#### Provided passage:
# # # # #
This is the other side of Sowell’s bracingly realistic critique of efforts
to “redress the wrongs of history.” It is the side that tends
to be neglected in Race and Culture.
This is not to fault Mr. Sowell for lacking that great liberal virtue
called compassion, a virtue that no longer covers many sins. But one is
mindful of Eliot’s observation that “Human kind cannot bear very much
reality.” The realism of Race and Culture, while offering a
convincing description of the world as it really is, shortchanges something
that a more comprehensive realism (dare one say a more realistic realism?)
takes into account: humanity’s unstoppable penchant for challenging what
is with what ought to be. Of course that penchant has at times miscarried,
producing utopian projects both sentimental and totalitarian, but it is
also a part of culture, of moral culture, that is slighted in what is meant
by culture in Race and Culture.
Nonetheless, this is a book to be read and read carefully. It is packed
with information and analysis in support of positions incorrect and unfashionable.
Thomas Sowell is a great believer in Dr. Johnson’s maxim, “Clear your
mind of cant.” He is also a bit of a contrarian, which is perhaps
understandable in one who has for years been berated by establishmentarian
writers, both black and white, as a traitor to his race. “Sowell lacks
soul,” as one critic so very cleverly puts it. The truth is that Thomas
Sowell looks unblinkingly at some unbending, and often unpleasant, facts
about the world, and he would not serve us better if his eyes teared up
more often; that would only blur his vision, and ours. Race and Culture
puts one in mind of Edward Banfield’s The Unheavenly City (1968),
and that is intended as high praise. Both authors argue forcefully that
our political culture has overdosed on the cant of compassion and equality.
Both rub the reader’s nose in powerful evidence that some social problems
may be intractable. In some instances, it may be that the best we can do
is not make them worse. There is much to be said that thinkers such as
Sowell and Banfield do not say. But people who want to be taken seriously
on the subject of changing the world for the better are well advised to
attend closely to what they do say.
Pluralism That Makes a Difference
The still new (and maybe the last) president of the Public Broadcasting
Service, Ervin Duggan, spoke at the fall convocation of his alma mater,
the distinguished Davidson College in Davidson, North Carolina. He underscored
the irreplaceable importance of competence, courage, and commitment. The
following is under the rubric of commitment: “When I was at Davidson
in the late 1950s and early 1960s, this institution was already beginning
its flight from what we believed to be the pinching, limiting strictures
of its Calvinist past. Most of us as students, and many bright, promising
faculty members, believed that the old churchy ways of Davidson-its remaining
ties to its Presbyterian heritage, its quaint belief that religious faith
could be a path to Truth-were not only anachronistic, but also incompatible
with free inquiry.
“We wanted Davidson to shed its parochialism, its starchy, teetotaling
Calvinism. We couldn’t wait for Davidson to free itself from the embarrassing,
suffocating embrace of its church relationship; to liberate itself from
the antiquated notion that Truth could be validly interpreted through a
lens called Faith. We wanted Davidson to be a national institution; to
hold its head up in the secular and pluralistic world of true higher education,
not kneel with bowed head, mumbling by rote the Westminster Shorter Catechism.
# # # # #
#### Your tasks:
**A)** Reproduce the portion of the excerpt on Sowell and Davidson College above, starting at "Nonetheless, this is" and ending at "incorrect and unfashionable.".
**B)** Pick up the excerpt on Sowell and Davidson College after its last sentence and keep writing it.
# # # # #
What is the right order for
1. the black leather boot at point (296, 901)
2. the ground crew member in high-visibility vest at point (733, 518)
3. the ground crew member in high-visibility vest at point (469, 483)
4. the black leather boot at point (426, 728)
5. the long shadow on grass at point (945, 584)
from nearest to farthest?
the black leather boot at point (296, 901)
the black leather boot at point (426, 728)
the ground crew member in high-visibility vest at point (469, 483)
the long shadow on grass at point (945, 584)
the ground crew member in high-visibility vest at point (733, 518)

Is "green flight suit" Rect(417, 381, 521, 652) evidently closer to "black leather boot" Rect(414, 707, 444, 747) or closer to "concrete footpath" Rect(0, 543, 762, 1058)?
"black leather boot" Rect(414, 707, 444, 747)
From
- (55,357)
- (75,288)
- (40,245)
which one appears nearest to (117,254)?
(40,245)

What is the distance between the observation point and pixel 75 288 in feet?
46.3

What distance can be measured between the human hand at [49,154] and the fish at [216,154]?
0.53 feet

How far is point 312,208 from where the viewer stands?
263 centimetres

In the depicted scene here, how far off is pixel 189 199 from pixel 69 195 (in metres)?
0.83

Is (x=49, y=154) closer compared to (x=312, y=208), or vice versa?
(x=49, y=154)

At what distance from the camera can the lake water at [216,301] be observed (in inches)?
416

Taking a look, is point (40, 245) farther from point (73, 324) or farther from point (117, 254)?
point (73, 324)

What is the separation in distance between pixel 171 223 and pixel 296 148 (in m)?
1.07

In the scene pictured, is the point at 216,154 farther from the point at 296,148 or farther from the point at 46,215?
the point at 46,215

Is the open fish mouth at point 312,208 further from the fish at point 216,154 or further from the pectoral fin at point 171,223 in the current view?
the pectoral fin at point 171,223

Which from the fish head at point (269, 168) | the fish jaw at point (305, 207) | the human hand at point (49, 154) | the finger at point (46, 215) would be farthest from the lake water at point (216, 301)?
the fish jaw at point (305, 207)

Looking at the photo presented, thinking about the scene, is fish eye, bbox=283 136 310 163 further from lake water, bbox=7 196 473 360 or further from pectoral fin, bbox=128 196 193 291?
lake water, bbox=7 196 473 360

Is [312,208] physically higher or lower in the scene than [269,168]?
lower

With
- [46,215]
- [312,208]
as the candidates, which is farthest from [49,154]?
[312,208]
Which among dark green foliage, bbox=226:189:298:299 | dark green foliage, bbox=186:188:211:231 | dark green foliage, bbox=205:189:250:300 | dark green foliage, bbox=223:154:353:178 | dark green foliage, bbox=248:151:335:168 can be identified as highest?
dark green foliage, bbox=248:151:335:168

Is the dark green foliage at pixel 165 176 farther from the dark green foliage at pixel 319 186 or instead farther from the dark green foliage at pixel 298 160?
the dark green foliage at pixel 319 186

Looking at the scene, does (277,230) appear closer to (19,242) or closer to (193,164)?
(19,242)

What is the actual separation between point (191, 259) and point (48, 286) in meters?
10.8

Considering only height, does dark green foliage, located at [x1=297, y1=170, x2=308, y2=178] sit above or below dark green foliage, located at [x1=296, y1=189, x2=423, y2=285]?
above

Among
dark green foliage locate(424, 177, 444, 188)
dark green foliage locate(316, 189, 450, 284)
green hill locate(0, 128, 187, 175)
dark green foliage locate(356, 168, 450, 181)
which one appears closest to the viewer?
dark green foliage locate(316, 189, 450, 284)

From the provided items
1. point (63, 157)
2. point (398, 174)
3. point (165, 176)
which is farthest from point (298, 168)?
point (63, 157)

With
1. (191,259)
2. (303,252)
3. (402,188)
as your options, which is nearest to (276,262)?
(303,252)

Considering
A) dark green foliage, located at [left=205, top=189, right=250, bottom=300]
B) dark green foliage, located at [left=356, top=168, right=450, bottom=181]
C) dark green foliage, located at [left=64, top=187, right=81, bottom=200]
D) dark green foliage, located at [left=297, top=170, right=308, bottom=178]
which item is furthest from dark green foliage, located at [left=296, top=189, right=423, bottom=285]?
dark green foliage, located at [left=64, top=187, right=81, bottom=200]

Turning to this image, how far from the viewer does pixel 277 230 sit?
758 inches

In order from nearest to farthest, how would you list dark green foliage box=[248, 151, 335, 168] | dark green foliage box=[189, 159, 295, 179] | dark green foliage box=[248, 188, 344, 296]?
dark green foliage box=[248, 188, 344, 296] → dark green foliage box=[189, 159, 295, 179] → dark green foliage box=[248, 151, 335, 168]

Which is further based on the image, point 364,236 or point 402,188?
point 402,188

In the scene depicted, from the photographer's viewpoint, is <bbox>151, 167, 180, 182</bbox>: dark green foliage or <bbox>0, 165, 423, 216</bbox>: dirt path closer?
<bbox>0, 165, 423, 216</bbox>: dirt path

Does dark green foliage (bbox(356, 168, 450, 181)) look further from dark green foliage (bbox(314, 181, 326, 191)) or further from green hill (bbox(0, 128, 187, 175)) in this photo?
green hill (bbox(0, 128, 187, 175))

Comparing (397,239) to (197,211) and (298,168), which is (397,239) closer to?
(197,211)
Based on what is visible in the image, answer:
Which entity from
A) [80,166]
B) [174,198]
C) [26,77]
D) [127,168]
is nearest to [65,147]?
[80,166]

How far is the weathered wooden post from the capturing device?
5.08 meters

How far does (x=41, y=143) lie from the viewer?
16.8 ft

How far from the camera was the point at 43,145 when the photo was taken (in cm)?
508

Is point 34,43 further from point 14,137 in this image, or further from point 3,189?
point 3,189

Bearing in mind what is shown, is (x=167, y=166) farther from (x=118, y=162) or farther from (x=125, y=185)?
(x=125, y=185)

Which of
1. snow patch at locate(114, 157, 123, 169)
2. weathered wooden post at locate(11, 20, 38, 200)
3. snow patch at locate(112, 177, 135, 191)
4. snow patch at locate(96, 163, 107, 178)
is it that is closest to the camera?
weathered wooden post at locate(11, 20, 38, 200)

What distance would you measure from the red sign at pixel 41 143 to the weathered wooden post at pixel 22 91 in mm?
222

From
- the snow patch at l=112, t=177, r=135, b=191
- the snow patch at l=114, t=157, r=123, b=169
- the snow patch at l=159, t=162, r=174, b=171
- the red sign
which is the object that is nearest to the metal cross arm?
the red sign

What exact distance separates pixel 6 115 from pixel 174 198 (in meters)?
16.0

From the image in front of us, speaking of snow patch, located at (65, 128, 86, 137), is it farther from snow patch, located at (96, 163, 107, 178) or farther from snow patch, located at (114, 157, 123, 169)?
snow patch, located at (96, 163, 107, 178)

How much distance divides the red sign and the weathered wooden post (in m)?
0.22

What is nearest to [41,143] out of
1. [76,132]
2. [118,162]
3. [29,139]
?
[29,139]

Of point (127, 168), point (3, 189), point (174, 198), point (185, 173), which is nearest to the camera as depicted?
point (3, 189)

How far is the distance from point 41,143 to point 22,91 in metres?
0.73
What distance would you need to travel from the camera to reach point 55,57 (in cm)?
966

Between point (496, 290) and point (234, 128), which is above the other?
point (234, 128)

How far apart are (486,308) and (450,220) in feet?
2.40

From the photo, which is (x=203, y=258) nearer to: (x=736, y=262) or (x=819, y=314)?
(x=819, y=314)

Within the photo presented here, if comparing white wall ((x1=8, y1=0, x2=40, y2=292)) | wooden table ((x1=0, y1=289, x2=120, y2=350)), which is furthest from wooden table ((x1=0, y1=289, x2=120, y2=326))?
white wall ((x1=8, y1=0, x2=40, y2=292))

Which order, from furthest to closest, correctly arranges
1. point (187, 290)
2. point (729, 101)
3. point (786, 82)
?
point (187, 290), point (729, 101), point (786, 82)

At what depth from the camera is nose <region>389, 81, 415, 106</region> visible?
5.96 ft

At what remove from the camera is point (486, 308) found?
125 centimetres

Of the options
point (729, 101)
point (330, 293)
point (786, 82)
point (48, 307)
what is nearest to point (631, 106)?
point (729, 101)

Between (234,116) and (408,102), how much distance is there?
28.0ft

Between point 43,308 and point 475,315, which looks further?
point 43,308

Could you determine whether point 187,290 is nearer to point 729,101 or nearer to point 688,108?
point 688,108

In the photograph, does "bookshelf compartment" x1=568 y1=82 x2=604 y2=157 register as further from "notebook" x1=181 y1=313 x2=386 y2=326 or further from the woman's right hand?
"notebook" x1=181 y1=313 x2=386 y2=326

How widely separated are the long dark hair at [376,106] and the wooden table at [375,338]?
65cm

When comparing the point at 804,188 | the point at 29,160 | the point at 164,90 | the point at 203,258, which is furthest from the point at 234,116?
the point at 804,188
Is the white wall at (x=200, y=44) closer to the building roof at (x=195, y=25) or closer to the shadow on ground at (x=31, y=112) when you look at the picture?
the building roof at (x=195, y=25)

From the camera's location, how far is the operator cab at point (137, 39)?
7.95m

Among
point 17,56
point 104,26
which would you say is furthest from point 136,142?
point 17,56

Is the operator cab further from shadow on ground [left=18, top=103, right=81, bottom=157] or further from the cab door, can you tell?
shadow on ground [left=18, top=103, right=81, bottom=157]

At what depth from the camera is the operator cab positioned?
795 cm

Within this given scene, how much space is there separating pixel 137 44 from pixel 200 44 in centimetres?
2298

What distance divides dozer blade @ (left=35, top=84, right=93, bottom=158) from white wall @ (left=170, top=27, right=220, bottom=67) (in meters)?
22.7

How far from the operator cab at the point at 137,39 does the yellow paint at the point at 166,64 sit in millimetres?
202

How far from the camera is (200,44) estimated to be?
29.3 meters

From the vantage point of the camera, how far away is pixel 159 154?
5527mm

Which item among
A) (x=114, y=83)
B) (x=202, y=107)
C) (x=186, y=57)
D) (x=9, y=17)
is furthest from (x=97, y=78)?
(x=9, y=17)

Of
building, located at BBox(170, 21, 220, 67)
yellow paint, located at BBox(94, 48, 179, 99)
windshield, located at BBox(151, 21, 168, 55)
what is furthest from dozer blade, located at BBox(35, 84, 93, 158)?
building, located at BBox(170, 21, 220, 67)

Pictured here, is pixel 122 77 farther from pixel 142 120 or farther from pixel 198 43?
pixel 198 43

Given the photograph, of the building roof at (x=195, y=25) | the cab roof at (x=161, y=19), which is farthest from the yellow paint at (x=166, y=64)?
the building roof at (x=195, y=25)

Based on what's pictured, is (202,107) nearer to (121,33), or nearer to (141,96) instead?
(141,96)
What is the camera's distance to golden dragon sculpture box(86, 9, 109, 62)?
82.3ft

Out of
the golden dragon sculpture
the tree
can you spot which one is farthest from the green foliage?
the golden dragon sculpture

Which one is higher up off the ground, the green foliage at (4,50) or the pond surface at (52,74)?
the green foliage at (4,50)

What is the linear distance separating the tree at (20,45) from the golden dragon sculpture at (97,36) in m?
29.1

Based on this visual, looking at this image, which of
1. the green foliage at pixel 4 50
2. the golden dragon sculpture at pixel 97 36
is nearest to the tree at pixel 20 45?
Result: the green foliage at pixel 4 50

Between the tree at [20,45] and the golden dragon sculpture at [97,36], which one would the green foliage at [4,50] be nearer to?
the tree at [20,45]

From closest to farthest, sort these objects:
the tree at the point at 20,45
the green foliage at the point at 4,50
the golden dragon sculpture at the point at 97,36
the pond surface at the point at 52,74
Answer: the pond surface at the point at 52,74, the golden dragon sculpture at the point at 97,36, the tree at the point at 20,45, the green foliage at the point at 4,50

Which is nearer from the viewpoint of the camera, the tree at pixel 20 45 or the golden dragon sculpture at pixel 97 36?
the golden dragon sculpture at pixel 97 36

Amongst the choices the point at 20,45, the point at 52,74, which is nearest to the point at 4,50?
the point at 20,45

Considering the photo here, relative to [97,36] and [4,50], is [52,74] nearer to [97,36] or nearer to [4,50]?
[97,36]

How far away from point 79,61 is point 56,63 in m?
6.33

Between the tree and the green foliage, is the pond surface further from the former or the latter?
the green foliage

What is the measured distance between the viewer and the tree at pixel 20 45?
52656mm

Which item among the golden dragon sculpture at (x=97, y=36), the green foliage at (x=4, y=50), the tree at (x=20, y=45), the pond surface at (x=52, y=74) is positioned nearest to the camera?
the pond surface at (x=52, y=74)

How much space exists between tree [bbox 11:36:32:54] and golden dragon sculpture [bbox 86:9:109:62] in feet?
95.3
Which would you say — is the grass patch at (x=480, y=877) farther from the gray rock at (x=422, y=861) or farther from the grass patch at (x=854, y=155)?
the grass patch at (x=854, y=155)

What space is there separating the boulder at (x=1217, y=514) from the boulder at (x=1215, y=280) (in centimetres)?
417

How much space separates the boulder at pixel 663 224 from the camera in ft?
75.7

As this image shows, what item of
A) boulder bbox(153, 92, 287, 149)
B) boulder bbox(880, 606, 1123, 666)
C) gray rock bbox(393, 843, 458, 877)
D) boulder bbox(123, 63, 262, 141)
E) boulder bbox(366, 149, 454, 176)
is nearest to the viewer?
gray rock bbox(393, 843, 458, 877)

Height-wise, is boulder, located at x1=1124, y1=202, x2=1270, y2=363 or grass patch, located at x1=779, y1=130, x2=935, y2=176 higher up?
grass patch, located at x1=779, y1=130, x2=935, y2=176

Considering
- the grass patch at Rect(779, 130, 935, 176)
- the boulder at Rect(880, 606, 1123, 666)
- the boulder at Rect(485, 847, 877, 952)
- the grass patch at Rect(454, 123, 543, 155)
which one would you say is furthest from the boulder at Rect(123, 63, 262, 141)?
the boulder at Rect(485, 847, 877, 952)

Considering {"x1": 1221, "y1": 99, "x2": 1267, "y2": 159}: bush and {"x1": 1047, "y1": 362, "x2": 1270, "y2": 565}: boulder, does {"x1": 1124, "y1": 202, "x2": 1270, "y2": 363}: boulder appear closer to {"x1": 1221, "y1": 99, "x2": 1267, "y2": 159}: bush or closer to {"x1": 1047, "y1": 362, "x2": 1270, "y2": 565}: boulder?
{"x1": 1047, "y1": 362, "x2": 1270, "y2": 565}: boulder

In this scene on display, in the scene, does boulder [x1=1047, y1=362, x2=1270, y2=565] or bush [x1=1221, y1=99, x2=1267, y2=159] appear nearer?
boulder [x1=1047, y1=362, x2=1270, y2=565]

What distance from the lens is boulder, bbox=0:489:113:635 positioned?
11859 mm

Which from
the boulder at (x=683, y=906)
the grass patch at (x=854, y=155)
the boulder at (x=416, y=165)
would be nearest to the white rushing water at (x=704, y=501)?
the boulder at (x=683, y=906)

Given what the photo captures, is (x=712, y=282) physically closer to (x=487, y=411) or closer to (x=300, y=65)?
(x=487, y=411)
# # # # #
#### Results of the tasks:
**A)**
Nonetheless, this is a book to be read and read carefully. It is packed
with information and analysis in support of positions incorrect and unfashionable.

**B)**
“It was only years later that I came to understand that I had
been wrong, dead wrong, about pluralism. Pluralism does not mean becoming
like everybody else. Pluralism is about differences; pluralism is about
robust assertions of one’s distinctive background and beliefs. Genuine
pluralism does not ask people, or institutions, to suppress their individuality
or their convictions so that they blend invisibly into the whole; rather,
it encourages a rich mix of individualities. The old Calvinist Davidson,
however much I might have deplored it, was making a genuine contribution
to pluralism by insisting on being different; by refusing to be all things
to all people.
“It was years later before I understood that Davidson, by asserting
the authenticity of religious Truth-of Christian Truth-was asserting something
profoundly important: the validity of a religious way of knowing. Davidson
College did not reject the scientific way of knowing and interpreting the
material world; that is how Davidson turned out future physicians and scientists.
Davidson accepted, as well, the validity of an aesthetic way of knowing;
that is why it built fine arts buildings and encouraged oboists to practice,
out under the trees. But Davidson also asserted the validity, alongside
these other valid ways of knowing, of a religious way of knowing: a way
to Truth that leads along a lighted path called Faith.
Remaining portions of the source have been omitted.